San Francisco’s Neighborhood Parks Council has been awarded $175,000 from the U.S. Environmental Protection Agency to heighten community involvement in the planning of a 13-mile network of parks and trails along the city’s southeast shore.
The funding is another step in making the network, called the Blue Greenway, into “the Crissy Field of the east” San Francisco shoreline, said Meredith Thomas, the executive director of the council, a nonprofit that advocates for parks in the city.
Thomas joined Jared Blumenfeld, administrator of the EPA’s Pacific Southwest region, and San Francisco Supervisor Sophie Maxwell at a ceremony at the city’s Warm Water Cove Park Wednesday morning to celebrate the funding.
The money will be used to generate a plan with the community to address how to remedy and transform between 5 and 10 “brownfields,” areas along the Blue Greenway that contain industrial waste and toxins, Thomas said.
While some projects in the Blue Greenway network are being funded by Proposition A, a parks bond passed by city voters in February 2008, the EPA funding will allow the council to “convene stakeholders, neighbors, and all area nonprofits, and zero in on places that are not currently planned for,” Thomas said.
“The Port of San Francisco has funding (from the bonds) for several areas, but if we don’t connect them between what the port is working on, we’ll have a checkerboard,” she said.

▸ PROBLEM REQUIREMENTS
Continue the article on the EPA grant for the Blue Greenway from where it stops.

▸ Records excerpted from a collection

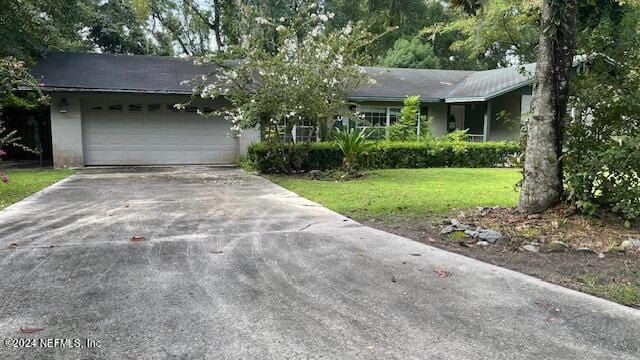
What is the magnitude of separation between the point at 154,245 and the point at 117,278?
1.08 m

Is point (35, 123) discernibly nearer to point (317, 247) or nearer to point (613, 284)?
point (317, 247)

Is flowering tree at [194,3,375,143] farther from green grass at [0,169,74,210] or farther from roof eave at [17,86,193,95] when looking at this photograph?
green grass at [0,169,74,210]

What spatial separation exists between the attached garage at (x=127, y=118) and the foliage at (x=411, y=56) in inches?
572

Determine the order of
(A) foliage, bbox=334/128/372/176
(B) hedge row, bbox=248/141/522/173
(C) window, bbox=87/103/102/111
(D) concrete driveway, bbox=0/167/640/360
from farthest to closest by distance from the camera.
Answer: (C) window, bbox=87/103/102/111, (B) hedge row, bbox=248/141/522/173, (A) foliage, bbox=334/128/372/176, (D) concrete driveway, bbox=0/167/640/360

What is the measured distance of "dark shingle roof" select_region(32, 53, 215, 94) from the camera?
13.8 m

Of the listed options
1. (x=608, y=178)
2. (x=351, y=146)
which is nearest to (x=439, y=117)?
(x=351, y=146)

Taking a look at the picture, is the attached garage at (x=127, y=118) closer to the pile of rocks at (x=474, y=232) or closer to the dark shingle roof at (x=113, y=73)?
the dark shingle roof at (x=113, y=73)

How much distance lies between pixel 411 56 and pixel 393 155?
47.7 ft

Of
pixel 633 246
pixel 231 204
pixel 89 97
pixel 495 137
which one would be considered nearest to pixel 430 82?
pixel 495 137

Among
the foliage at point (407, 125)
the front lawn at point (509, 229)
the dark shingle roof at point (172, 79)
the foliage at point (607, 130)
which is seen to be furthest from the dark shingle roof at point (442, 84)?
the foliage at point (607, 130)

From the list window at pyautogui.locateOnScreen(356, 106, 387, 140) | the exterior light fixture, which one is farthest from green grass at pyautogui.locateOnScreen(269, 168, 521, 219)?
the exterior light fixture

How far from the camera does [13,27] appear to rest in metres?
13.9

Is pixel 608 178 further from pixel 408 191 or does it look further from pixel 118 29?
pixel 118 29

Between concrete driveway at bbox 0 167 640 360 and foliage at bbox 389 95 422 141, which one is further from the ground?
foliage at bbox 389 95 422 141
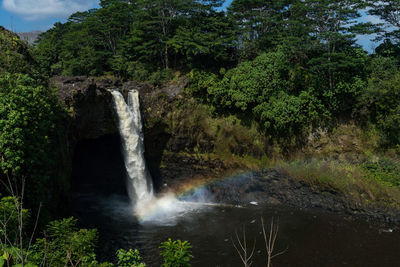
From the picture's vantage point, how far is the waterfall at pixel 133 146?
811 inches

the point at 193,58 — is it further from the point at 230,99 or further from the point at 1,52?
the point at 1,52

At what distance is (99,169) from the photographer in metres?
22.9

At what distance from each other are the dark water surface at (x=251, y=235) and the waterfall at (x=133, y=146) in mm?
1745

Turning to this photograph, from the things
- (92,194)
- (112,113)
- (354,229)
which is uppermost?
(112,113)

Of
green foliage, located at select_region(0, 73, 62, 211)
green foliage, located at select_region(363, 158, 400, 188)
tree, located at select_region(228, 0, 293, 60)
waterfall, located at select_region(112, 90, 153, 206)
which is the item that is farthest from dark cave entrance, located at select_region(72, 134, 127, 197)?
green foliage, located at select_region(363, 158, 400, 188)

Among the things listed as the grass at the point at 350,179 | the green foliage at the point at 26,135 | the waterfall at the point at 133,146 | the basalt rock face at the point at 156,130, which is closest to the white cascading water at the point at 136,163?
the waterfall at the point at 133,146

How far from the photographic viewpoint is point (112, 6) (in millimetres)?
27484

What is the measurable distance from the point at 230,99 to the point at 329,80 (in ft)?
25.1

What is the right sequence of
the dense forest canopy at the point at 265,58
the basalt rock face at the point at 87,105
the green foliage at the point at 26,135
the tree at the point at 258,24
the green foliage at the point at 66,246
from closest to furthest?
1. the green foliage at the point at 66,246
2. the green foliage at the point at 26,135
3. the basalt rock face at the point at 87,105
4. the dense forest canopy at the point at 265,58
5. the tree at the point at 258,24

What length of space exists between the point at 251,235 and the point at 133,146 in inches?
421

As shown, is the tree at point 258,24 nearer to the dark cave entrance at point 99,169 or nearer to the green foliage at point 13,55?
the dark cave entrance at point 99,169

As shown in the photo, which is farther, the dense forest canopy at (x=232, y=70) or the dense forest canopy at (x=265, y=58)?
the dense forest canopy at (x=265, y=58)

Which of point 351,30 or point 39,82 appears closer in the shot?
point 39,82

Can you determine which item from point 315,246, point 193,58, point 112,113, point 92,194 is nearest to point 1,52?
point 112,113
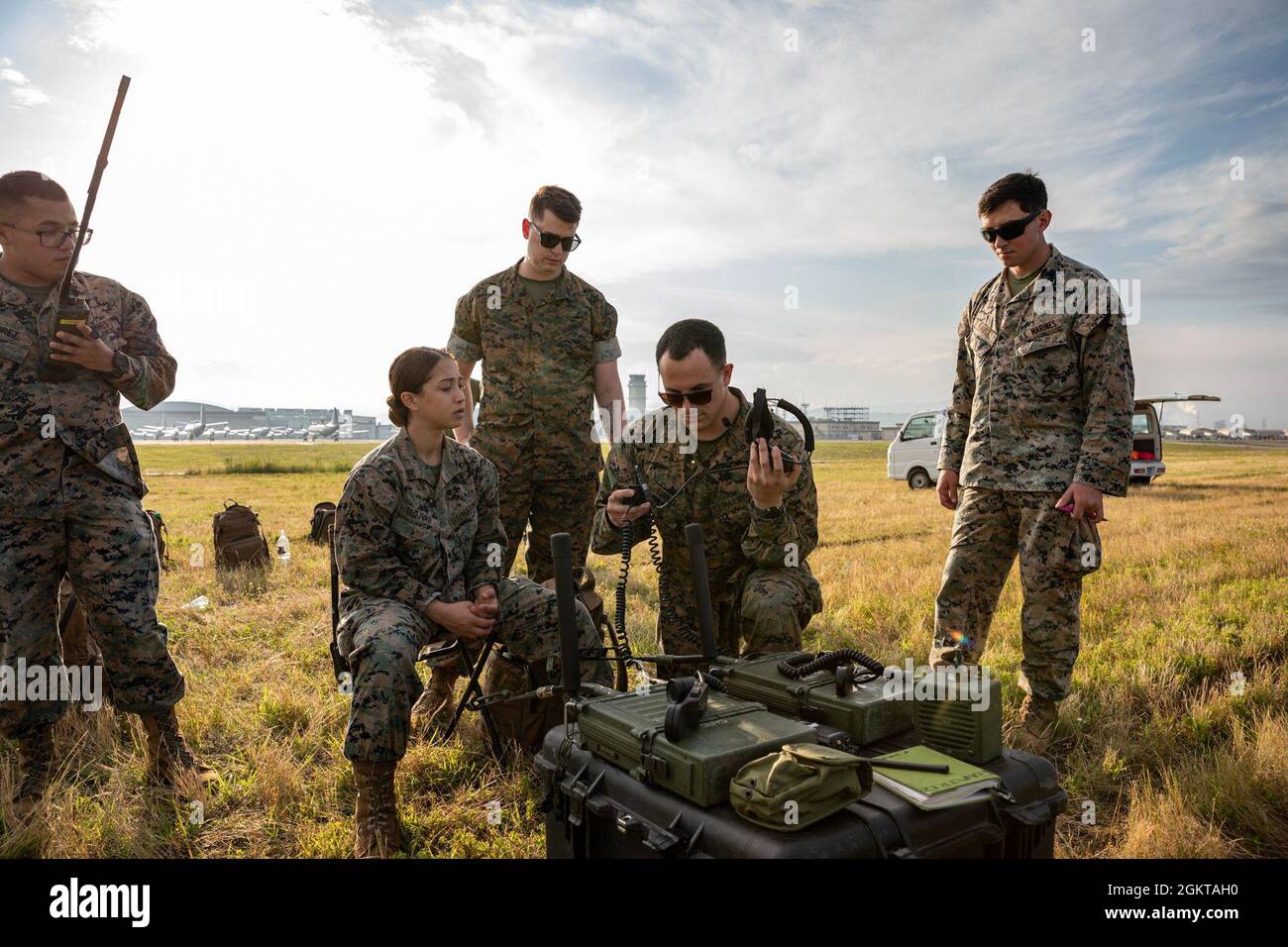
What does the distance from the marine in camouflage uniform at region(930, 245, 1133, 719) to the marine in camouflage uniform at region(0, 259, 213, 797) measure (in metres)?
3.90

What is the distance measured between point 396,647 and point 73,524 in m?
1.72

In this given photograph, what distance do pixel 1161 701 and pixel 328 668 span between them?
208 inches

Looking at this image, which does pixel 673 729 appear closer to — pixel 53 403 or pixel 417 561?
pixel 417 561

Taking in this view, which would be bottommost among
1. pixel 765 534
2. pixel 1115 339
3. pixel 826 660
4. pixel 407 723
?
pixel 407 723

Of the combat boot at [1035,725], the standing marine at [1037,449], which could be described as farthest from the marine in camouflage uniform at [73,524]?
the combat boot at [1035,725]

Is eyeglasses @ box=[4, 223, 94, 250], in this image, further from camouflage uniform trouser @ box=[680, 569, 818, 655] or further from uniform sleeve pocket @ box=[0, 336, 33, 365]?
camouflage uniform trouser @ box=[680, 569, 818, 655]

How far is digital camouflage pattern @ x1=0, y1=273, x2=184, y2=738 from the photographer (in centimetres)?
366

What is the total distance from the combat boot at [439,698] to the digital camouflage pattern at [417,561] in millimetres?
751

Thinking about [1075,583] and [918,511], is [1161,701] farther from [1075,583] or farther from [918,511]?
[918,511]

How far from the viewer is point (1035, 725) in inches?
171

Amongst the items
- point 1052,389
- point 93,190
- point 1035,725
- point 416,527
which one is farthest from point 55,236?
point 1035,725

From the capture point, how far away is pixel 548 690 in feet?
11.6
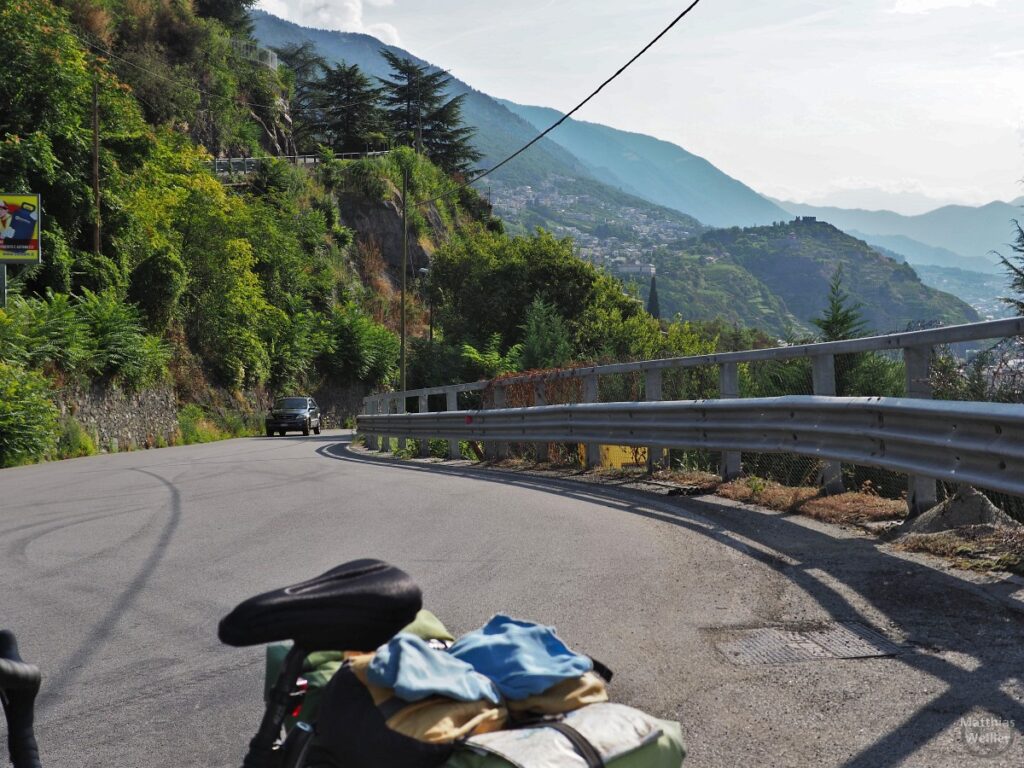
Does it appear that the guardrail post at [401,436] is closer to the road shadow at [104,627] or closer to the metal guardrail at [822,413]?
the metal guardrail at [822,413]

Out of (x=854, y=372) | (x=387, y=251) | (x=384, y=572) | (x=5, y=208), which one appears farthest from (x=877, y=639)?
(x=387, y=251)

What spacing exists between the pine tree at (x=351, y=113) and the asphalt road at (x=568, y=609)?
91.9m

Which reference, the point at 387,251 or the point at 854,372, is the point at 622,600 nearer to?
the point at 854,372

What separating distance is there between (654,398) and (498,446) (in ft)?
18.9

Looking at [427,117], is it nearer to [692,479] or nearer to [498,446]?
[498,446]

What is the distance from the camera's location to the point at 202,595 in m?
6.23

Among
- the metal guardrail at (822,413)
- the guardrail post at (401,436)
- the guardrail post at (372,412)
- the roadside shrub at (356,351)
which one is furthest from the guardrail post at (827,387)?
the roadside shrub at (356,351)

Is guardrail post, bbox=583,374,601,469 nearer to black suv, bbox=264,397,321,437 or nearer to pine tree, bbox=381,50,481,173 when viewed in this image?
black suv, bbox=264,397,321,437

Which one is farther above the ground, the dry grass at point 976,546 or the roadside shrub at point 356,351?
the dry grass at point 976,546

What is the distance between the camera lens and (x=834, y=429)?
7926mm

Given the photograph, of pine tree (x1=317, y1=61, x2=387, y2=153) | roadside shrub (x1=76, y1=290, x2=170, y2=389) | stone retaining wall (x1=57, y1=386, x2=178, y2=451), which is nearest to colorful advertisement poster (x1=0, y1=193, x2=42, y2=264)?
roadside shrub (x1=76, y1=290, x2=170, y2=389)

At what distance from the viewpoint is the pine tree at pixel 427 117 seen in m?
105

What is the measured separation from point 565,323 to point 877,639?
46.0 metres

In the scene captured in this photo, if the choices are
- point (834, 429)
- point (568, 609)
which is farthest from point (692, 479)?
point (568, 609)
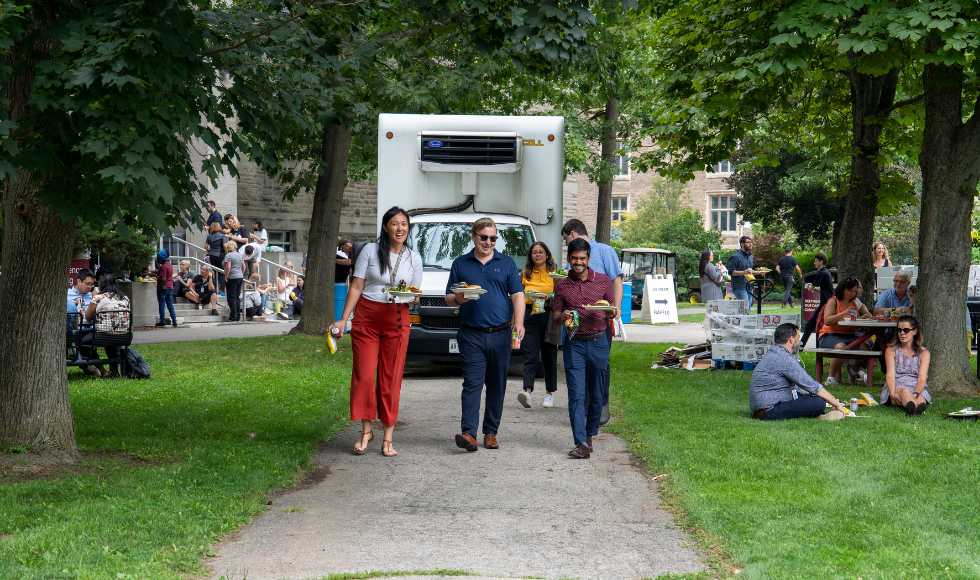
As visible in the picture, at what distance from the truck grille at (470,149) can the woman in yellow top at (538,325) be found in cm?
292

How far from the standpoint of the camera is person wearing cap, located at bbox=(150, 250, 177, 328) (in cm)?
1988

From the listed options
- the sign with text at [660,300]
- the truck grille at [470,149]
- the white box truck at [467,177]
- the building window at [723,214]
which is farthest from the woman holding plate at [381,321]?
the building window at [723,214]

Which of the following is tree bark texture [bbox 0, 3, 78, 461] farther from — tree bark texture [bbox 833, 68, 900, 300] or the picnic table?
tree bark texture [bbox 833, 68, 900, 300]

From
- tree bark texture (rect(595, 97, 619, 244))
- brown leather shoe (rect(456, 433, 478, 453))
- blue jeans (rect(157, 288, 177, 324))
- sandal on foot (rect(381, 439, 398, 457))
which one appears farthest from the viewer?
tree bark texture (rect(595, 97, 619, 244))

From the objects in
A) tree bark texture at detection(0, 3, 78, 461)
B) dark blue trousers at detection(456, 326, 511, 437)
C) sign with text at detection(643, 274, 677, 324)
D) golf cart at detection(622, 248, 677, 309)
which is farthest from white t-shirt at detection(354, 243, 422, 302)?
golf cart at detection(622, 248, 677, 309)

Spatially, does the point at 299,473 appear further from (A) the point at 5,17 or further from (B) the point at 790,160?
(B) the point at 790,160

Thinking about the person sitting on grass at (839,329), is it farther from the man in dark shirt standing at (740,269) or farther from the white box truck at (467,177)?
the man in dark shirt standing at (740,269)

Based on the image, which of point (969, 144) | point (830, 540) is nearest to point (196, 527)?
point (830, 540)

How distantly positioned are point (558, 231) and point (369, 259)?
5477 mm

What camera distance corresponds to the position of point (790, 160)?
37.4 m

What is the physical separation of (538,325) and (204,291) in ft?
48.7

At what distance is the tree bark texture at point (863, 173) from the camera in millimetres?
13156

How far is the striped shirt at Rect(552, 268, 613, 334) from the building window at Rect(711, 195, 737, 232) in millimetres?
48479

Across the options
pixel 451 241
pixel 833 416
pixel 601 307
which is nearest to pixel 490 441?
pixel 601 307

▸ EXERCISE RESULT
Once the council and the various parties decide on several brownfields to target, analysis can be done to determine the toxicity of the sites, and identify potential funding sources and plans to redevelop them.
The council has advocated since 2003 to create a “green” corridor along the eastern shoreline of San Francisco that would compare to the scenic sights that draw residents and tourists to other parts of the city.
“In San Francisco, one of most marked characteristics is our shoreline, and it all should be available for use,” Thomas said.
Mayor Gavin Newsom issued a statement praising the support of the EPA for the project.
“This grant brings us another step closer towards realizing our vision of 13 miles of majestic waterfront parks and trails,” Newsom said.
Thomas said there is no specific target date yet for when the entire network will be finished.
“We’ll spend the next decade or so” working on it, she said. “When you have 13 miles of waterfront, it is expensive and hard to figure out where to go next.”